A Corte de Apelação de Roma decidiu nesta quinta-feira (28) manter a prisão preventiva da deputada federal Carla Zambelli (PL-SP). De acordo com informações da Advocacia-Geral da União (AGU), que acompanha o caso em nome do governo brasileiro, os juízes entenderam que há risco de fuga e que os argumentos da defesa não justificam sua liberação.
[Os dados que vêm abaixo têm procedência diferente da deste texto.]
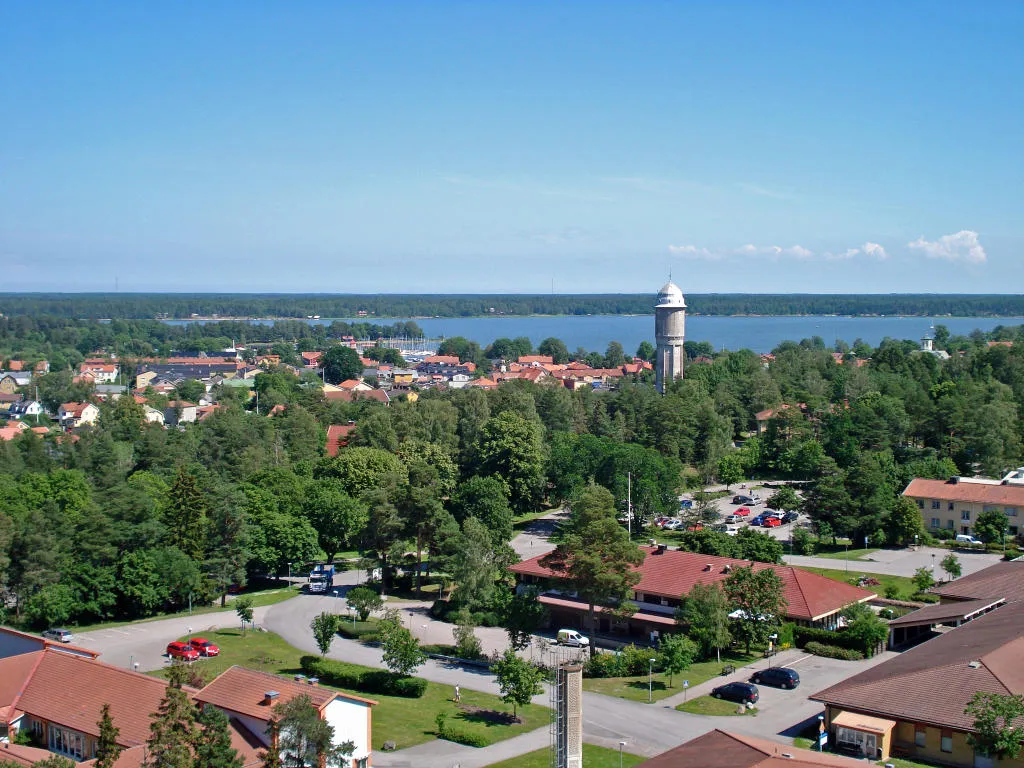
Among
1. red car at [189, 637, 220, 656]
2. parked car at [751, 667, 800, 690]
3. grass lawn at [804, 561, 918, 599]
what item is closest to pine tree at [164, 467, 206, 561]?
red car at [189, 637, 220, 656]

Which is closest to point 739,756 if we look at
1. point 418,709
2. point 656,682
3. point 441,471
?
point 656,682

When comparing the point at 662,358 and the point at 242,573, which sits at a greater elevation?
the point at 662,358

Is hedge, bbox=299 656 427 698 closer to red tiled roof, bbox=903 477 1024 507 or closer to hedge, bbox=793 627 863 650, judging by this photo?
hedge, bbox=793 627 863 650

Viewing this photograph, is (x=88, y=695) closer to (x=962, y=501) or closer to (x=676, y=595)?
(x=676, y=595)

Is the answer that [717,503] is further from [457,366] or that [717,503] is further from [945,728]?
[457,366]

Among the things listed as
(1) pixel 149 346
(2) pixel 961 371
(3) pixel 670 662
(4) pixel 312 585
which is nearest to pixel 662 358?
(2) pixel 961 371
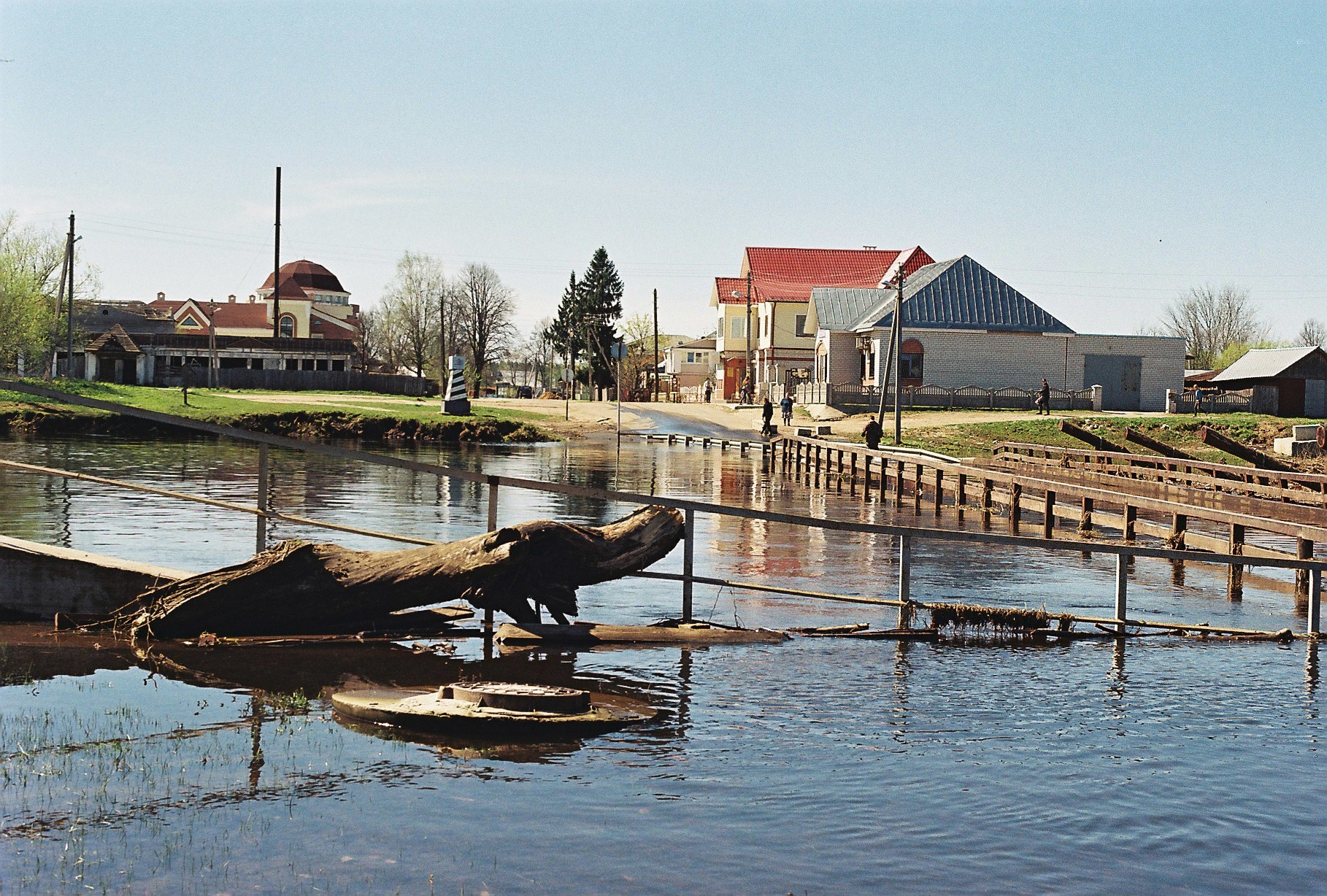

A Justiça italiana também rejeitou a tese de perseguição política apresentada pela defesa. “Segundo os juízes italianos, Zambelli parece nunca ter cultivado reais interesses na Itália, como demonstra seu desconhecimento da língua italiana, o que exigiu, inclusive, a nomeação de um intérprete para as audiências”, informou a AGU.
Sobre os problemas de saúde alegados, a Corte considerou que não há impedimentos para a manutenção da prisão. “Em especial, com referência ao transtorno depressivo, de acordo com a decisão, não foram encontradas evidências que sugerissem desejo de automutilação ou comportamento anticonservador na deputada, sendo que outras condições como tendência a mau humor e distúrbios do sono podem ser tratadas e revisadas em terapias e consultas”, acrescentou o órgão.
Fuga para a Itália
Zambelli foi presa em Roma no mês passado, após tentar escapar do cumprimento de mandado de prisão expedido pelo ministro Alexandre de Moraes, do Supremo Tribunal Federal (STF).
A parlamentar deixou o Brasil em maio, após ser condenada a 10 anos de prisão pela invasão ao sistema eletrônico do Conselho Nacional de Justiça (CNJ), em 2023. Além da pena, ela também foi condenada a pagar R$ 2 milhões em danos coletivos.
Segundo as investigações, Zambelli foi a autora intelectual da invasão, executada pelo hacker Walter Delgatti, que confirmou ter atuado a mando da deputada. O episódio envolveu a emissão de um falso mandado de prisão contra Alexandre de Moraes.
Com dupla cidadania, Zambelli se estabeleceu na Itália, mas o governo brasileiro solicitou oficialmente sua extradição no dia 11 de junho. O pedido foi enviado pelo Itamaraty às autoridades italianas e ainda aguarda análise final.
Nova condenação
Na semana passada, o STF condenou novamente a deputada em outro processo, desta vez pelo episódio em que sacou uma arma e perseguiu o jornalista Luan Araújo, às vésperas do segundo turno das eleições de 2022, em São Paulo.
Por 9 votos a 2, a Corte definiu pena de cinco anos e três meses de prisão pelos crimes de porte ilegal de arma de fogo e constrangimento ilegal com emprego de arma.
Enquanto o pedido de extradição é avaliado, Zambelli seguirá detida na Itália.